Launched in 2016, Starbucks says the mobile app attracted some 1.4 million new members to its already 14 million strong user based last quarter. This 11% surge has underpinned a 30% growth in the number of mobile transactions the coffee-chain is seeing in stores. Furthermore, its members are spending more per order and giving “an entirely new direct marketing capability to a vast customer audience”.
Such is the demand, it’s now thinking about turning some US shops “cashless” while this coming quarter it will launch its first co-branded credit-card with financial giants Chase and Visa.
But this is just the start of Starbucks’ entry into the fintech space as awareness around alternative currencies continues to move into the wider public’s consciousness and, in-turn, its plans for the future.
Bosses at the coffee-chain dubbed it an “arms race” as companies around the world battle to not only understand the tech underpinning cryotocurrencies, but how they will impact the way people buy goods in the future.
Starbucks stressed that, unlike some brands, it isn’t planning to launch its own version of Bitcoin. In fact, chairman Howard Shultz fundamentally doesn’t believe Bitcoin “is going to be a currency today or in the future”.
But what Shultz is interested in is the blockchain technology it’s based on, “and the possibility of what could happen not in the near-term, but in a few years, with a consumer application in which there is trust and legitimacy with regard to a digital currency”.
Blockchain essentially acts as a digital ledger, which continuously updates a list of transactions. As The Drum’s columnist Samuel Scott describes it: “In basic terms, Blockchain is like a gigantic Google spreadsheet in the cloud. Whenever someone in the network makes a transaction and ‘edits’ the ledger, everyone else verifies the change and sees the updated ledger. No other party – such as a government, bank, or financial institution – is needed.”
For Starbucks, this could deliver benefit when it comes to understanding consumer behaviour, with Shultz comparing the potential of the technology to that of the “seismic change” that e-commerce brought. And so, its early investments into digital payments and experiments around the Starbucks Rewards scheme have put the brand in a “unique” position to take advantage of blockchain further down the line.

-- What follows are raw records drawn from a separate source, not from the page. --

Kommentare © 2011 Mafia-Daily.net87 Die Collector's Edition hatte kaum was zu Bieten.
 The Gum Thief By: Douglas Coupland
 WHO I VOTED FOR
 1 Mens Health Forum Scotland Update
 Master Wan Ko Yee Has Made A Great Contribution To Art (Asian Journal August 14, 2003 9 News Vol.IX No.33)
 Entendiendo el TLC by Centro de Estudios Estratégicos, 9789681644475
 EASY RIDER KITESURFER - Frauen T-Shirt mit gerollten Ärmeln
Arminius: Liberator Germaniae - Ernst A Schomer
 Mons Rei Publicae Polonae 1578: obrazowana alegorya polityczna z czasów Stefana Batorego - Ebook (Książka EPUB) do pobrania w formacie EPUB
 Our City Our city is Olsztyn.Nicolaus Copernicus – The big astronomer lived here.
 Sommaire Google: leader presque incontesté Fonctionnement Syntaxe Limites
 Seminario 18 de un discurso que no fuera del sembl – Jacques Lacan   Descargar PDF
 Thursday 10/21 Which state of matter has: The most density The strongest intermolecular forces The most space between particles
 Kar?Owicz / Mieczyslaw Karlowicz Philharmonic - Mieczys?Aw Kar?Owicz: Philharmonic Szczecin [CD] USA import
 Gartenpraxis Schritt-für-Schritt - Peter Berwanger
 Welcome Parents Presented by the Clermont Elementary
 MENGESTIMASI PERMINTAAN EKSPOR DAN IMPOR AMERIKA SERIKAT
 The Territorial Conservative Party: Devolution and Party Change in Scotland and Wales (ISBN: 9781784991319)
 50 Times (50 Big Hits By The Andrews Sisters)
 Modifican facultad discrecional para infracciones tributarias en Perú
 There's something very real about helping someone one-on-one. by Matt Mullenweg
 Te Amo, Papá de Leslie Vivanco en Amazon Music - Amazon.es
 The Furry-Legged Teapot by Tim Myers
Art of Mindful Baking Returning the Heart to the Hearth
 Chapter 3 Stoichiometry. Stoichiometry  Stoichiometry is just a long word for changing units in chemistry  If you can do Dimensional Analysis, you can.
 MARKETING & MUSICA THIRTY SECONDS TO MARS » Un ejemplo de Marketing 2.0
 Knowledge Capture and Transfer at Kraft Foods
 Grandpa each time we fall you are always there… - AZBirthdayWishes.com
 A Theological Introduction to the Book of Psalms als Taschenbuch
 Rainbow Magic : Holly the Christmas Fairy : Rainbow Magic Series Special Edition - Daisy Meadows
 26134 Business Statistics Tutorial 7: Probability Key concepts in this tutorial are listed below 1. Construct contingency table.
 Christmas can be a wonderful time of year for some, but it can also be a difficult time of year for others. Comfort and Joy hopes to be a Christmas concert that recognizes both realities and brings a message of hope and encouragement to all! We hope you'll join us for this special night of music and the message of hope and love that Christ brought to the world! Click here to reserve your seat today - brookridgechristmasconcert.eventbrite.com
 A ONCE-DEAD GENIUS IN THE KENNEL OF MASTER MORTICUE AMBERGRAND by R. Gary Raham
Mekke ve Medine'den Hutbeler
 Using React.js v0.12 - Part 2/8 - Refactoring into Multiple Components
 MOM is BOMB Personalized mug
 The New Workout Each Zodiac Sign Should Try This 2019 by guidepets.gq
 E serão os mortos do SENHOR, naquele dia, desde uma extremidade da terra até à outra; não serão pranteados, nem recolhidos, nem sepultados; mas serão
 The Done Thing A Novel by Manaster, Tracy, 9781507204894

“As we think about the future of our company and the future of consumer behaviour, there is going to be one or a few legitimate trusted digital currencies from the blockchain technology,” said Shultz. “And that legitimacy and trust in terms of its consumer application will have to be legitimatised by a brand and a brick and mortar environment, where the consumer has trust and confidence in the company that is providing the transaction
“Well, if that’s the case, if you believe that that proposition is possible, how many companies have the national or global footprint as well as the digital mobile payment trust and confidence integrated into its existing business? And if you take it a step further, and you believe this is coming, given the fact that there are hundreds of millions of dollars domestically and globally being invested in this technology, in which there is an arms race as to who is going to win.”
It’s not trying to go it along. Partnerships forged with companies like Chase, Tencent, Alibaba are helping it to monitor and explore this landscape.
Lara Ferris, a strategist at digital agency Possible, dubbed it a wise move from Starbucks to declare itself open to accepting payments from another – future – trusted cryptocurrency. “They’re showing they recognise that, crypto hype aside, we’re soon going to be dealing with cashless payments of many different shapes and sizes.”
However, by just focusing on the potential blockchain offers around digital payments the company could be missing out the bigger opportunity that blockchain technologies can enable.
Jon Davie, chief client officer of digital agency Zone – recently acquired by IT giant Cognizant – pointed to the recent announcement that Maersk and IBM are exploring blockchain to add transparency and trust to the global supply chain is a great example of alternative use cases.
“What if Starbucks could verify the provenance of every cup of coffee to a specific farmer, reinforcing their commitment to fair trade and sustainable development?,” he said.
“We’re currently working with a retailer to help them prove the veracity of their products in a market plagued by fakes and forgeries. The opportunities around distributed ledgers and smart contracts go way beyond crypto-currencies, and we’re right at the beginning of exploring how companies and customers will respond.”